Áurea Semiseria mostra toda a sua essência com o single “Big Mama”

A rapper Áurea Semiseria lançou o single Big Mama em todos os apps de música, produzido por El Lif, que já trabalhou com Juyê em Do Desespero Ao Amor, além de contar com a produção musical da própria artista. A faixa explora todos os seus lados enquanto humana e o contraste com sua personalidade em suas rimas, como ela conta. “Sempre fui vista como uma figura fofa e meiga, mas quando rimo, as pessoas se perguntam: ‘Isso tudo tá mesmo saindo da boca dessa querida?’ ‘Big Mama’ mostra que sim!”. A composição da faixa iniciou em 2018, após algumas reflexões da artista sobre estatísticas da população e da sociedade. O resultado foi além do autoconhecimento e vem com uma pitada especial a cada play, já que “não é todo dia que nasce uma Semiseria”, como diz a própria rapper.

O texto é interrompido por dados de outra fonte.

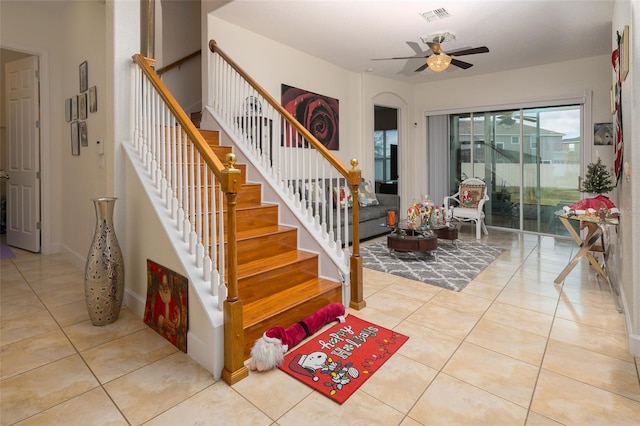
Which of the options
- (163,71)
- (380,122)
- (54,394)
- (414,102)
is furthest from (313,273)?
(380,122)

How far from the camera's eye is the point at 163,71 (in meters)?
5.43

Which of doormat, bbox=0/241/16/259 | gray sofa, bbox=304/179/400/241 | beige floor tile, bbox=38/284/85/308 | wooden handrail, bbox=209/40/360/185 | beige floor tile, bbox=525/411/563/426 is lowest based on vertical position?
beige floor tile, bbox=525/411/563/426

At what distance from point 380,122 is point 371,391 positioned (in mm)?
8257

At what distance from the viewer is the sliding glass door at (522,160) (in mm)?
6055

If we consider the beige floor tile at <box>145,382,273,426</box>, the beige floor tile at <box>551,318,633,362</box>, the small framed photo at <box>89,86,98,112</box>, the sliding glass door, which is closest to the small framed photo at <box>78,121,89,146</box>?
the small framed photo at <box>89,86,98,112</box>

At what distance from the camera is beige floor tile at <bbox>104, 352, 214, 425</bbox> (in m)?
1.70

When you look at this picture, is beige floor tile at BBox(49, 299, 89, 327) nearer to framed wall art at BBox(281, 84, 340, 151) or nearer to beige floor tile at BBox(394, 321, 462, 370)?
beige floor tile at BBox(394, 321, 462, 370)

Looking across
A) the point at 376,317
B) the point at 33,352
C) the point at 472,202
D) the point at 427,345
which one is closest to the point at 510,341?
the point at 427,345

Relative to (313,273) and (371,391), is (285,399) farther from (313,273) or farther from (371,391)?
(313,273)

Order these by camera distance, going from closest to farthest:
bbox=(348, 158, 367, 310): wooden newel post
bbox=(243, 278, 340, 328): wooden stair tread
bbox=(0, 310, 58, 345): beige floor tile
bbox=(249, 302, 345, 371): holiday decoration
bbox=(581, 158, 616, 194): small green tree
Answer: bbox=(249, 302, 345, 371): holiday decoration
bbox=(243, 278, 340, 328): wooden stair tread
bbox=(0, 310, 58, 345): beige floor tile
bbox=(348, 158, 367, 310): wooden newel post
bbox=(581, 158, 616, 194): small green tree

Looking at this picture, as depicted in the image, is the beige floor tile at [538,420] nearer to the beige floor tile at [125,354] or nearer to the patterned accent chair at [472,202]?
the beige floor tile at [125,354]

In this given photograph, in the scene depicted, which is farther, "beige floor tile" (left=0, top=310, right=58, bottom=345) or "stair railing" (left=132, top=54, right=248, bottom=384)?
"beige floor tile" (left=0, top=310, right=58, bottom=345)

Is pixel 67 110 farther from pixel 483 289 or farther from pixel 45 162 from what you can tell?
pixel 483 289

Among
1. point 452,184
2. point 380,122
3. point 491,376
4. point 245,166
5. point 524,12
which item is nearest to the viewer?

As inspirações que ela compartilha para a faixa impactaram os versos de algumas maneiras diferentes. “‘Big Mama’ é uma mescla de três figuras diferentes que fazem parte de mim de diferentes formas. Primeiro, minha mãe, uma mulher incrível que sempre levou a vida com alegria e amor, todo mundo ama Ana Semiseria. Depois, uma personagem de um filme do início dos anos 2000 que marcou minha infância, uma mulher engraçada e inspiradora. E claro, The Notorious B.I.G., que influenciou muito a minha escrita e minhas linhas mais debochadas, falar a verdade contando a minha história”, revelou. O single chega para ser o carro-chefe do EP Semiseria, com sete faixas, entre elas, três parcerias: uma com Iza Sabino, outra com Una e uma terceira com Big Black, além de ter quatro beatmakers à frente do projeto: Mu540, ÉOCROS, El Lif Beatz e Apoema. “O EP Semiseria é um grande passo na minha carreira, sendo o segundo trabalho num espaço de sete anos, onde passei por mudanças estéticas e dificuldades para ser lançado. Hoje, o mercado musical é muito complexo, e artistas independentes estão tendo dificuldades para apresentar seus trabalhos, mesmo com a ajuda da internet”.
GuardaMar, rock alternativo de Sergipe, fala de distância e saudades em ‘Sina’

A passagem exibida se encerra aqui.